◆ Questions on the material ◆
a: In the abstract on the neck tactile acuity prototype, what does the abbreviation iTAD stand for?
b: Extend the abstract on the neck tactile acuity prototype, picking up right after its last sentence.

◆ Extracted text ◆

Description and psychometric properties of a prototype to test tactile acuity in the neck

Description and psychometric properties of a prototype to test tactile acuity in the neck

Published 14th September 2020

Nick A.Olthof, Daniel S.Harvie, Courtney Henderson Brendan Thompson Robert Sharp Lauren Craig-Ward, Jeroen D.Weermeijer, Michele Sterling, G. Lorimer Moseley, Michel W.Coppieters

ABSTRACT

Background: Clinical tools assessing tactile acuity in people with persistent pain have limitations. Therefore, a novel and semi-automated tool was developed: The Imprint Tactile Acuity Device (iTAD).
Aim:
To describe the iTAD prototype and present the psychometric properties of its tactile acuity assessments: the localisation test, the orientation test and the overall score (mean of both tests).

◆ Information provided ◆
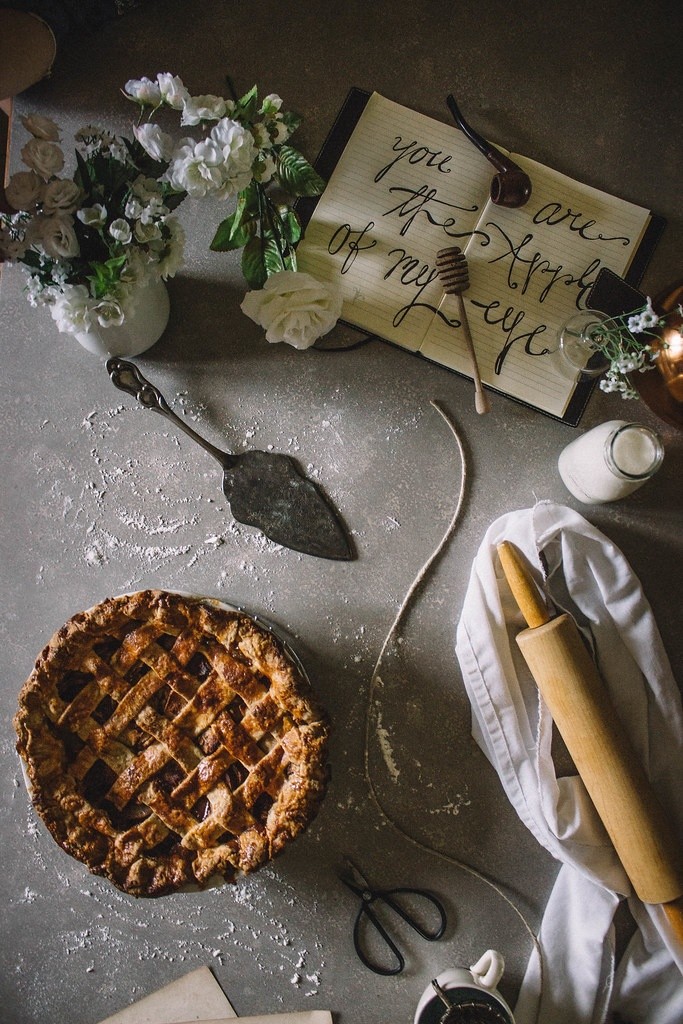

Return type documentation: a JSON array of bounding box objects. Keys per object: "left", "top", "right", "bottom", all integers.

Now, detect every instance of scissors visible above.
[{"left": 335, "top": 851, "right": 447, "bottom": 976}]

◆ Expected responses ◆
a: The Imprint Tactile Acuity Device

b:
Method:
A test-retest design with fifty healthy participants was used to assess intra-rater reliability (ICC(2.1)), internal consistency (ICC(2.4)) and measurement error (SEM) of the three assessments (0–100% accuracy scores each) performed at the neck. Using a known-group comparison design, balanced by age and sex, scores of thirty individuals with persistent neck pain were compared to thirty healthy controls to determine construct validity.
Results:
The ICC(2,1) and ICC(2,4) were 0.60 and 0.78 for the localisation test, 0.66 and 0.77 for the orientation test, and 0.73 and 0.84 for the overall score. The SEMs were 9.0%, 8.1% and 6.0%, respectively. No fixed or proportional bias, or signs of heteroscedasticity were observed. Overall, no between group differences were observed (p = 0.49). In the male subgroup, however, the overall score was lower for people with neck pain than for healthy participants (mean difference (SE); 7.6% (2.5); p = 0.008).
Discussion:
The tactile acuity assessments of the iTAD demonstrate moderate reliability and good internal consistency. Measurement errors appear comparable to currently preferred methods. Clear construct validity was not established, but results may be biased by design issues of the prototype. Taken together, the iTAD shows promise but further fine-tuning is needed.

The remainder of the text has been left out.